My child is amazing and wonderful and all I could ever wish for, and she is also a challenged (challenging?) sleeper. I have built this blog on that premise.
We’ve been through the 4-month sleep regression that lasted until she was 1, and then the 18-month sleep regression that lasted until she was 2. But the onset of the sleep regressions was only noticeable by the increase in already frequent wake-ups, or by the extension of already lengthy and trying bedtimes, so we basically consider her entire life so far as one giant sleep regression from her first night of life, when she slept for a magical 5 hours and I woke in a panic that she hadn’t been fed in so long. That amazing first night of her life was one of the best sleeps we’ve had.

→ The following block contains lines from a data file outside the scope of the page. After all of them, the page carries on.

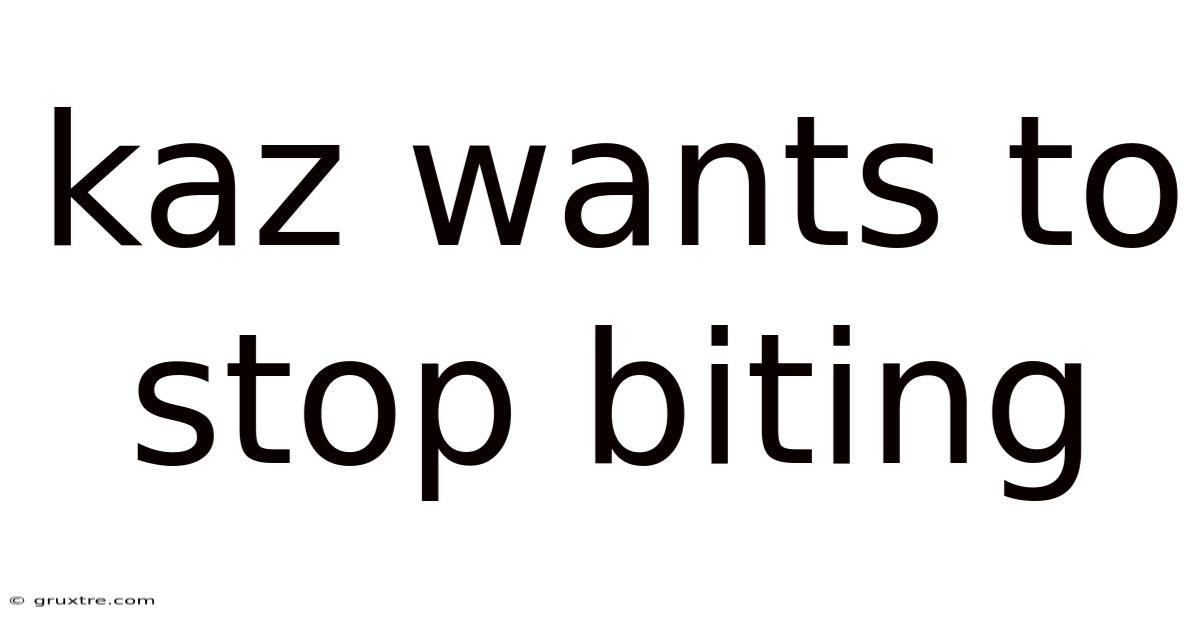 Kaz Wants To Stop Biting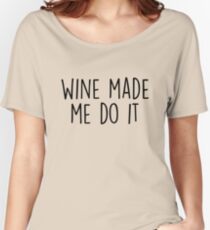 Wine made me do it Women's Relaxed Fit T-Shirt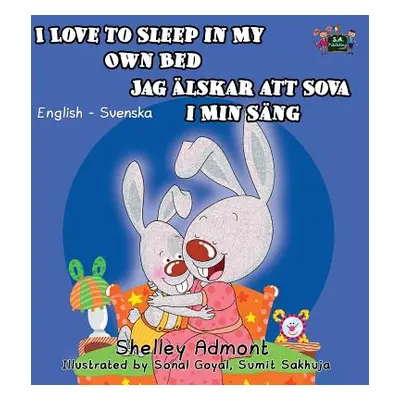 "I Love to Sleep in My Own Bed: English Swedish Bilingual Edition" - "" ("Admont Shelley")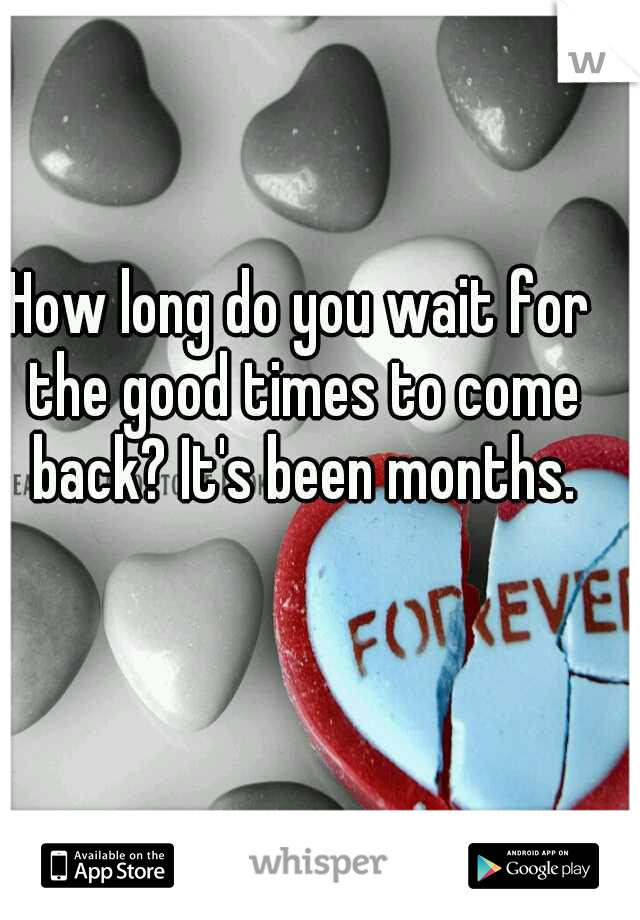 How long do you wait for the good times to come back? It's been months.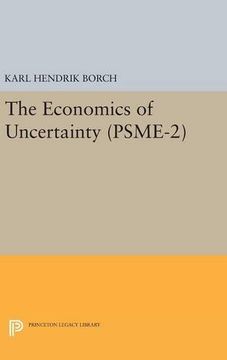 portada The Economics of Uncertainty (Psme-2) (Princeton Studies in Mathematical Economics) (en Inglés)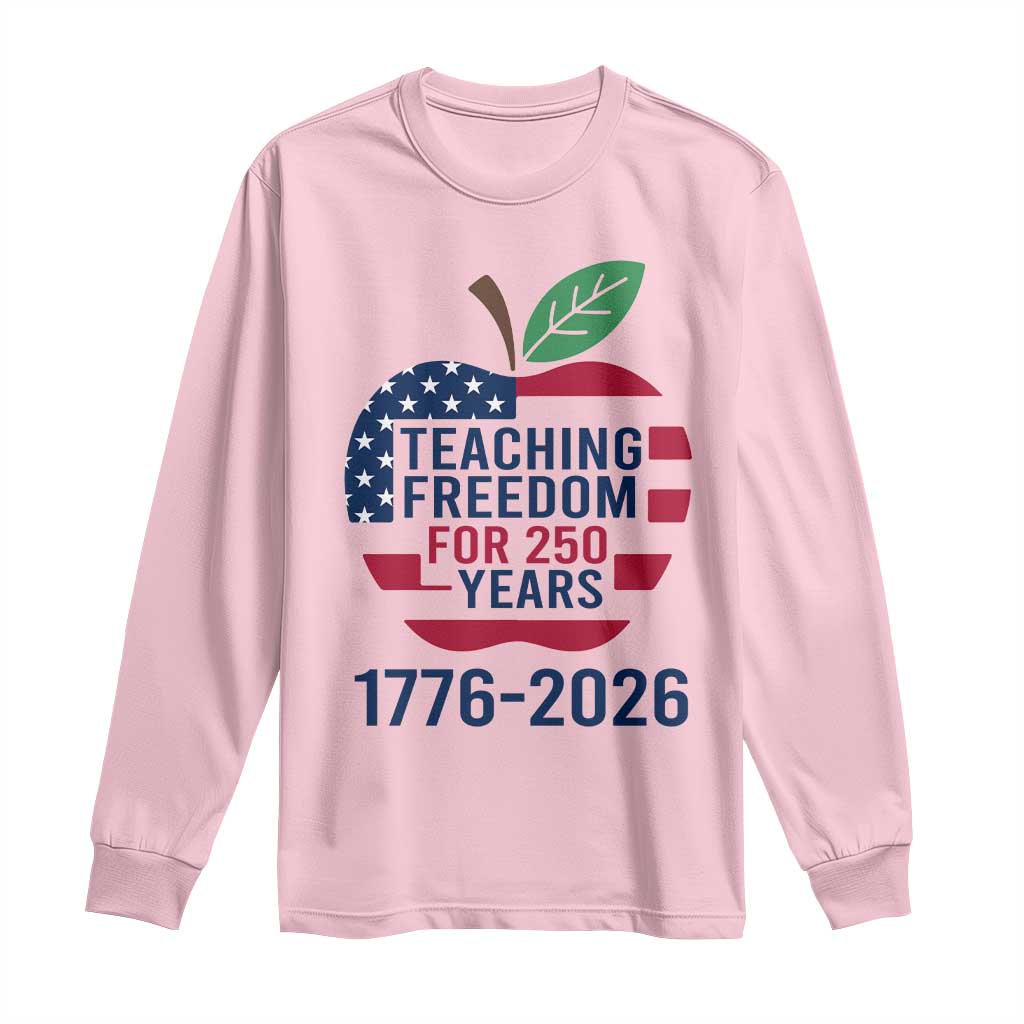 Teaching Freedom for 250 Years Long Sleeve Shirt Patriotic Teacher Tee 1776 to 2026 Semiquincentennial TS02 Light Pink Print Your Wear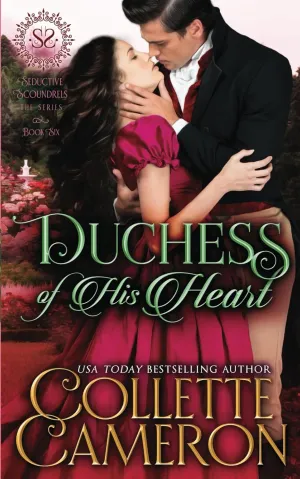 Duchess of His Heart (Seductive Scoundrels) Paperback  January 3, 2021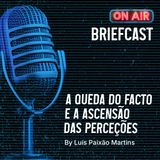 A Queda do Facto e a Ascensão das Perceções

Of course she has slept through the night since then, on and off. Weaning helped a bit, and then simply growing up a bit and becoming a 2 year old helped a bit. But even though things are easier and better at night than they used to be, there’s always something that comes up and fucks with our sleep. From night terrors to colds and flues to our newest experience, nightmares.
Avery has been waking up crying about weird things, in a delirious, semi-awake state. The other night she woke up crying about her plate being dirty. Another night she woke crying about her toys missing. Thankfully the content of her nightmares so far doesn’t seem to be terribly upsetting or disturbing (from a rational, awake-person’s point of view), but we all know that bad dreams seem so much worse when we first wake from them, with the stress hormone coursing through our blood. So I understand that Avery’s legitimately upset about the dirty plate dream, or the dream about all of her toys going missing. And so, I go to her bed and reassure her, and cuddle her back to sleep. Recently, though, she went through a week of multiple “nightmares” a night. Just another reason why sleep continues to evade us.
Maybe when she’s 14 and in the sleepy teenager phase, we’ll get a good night of sleep.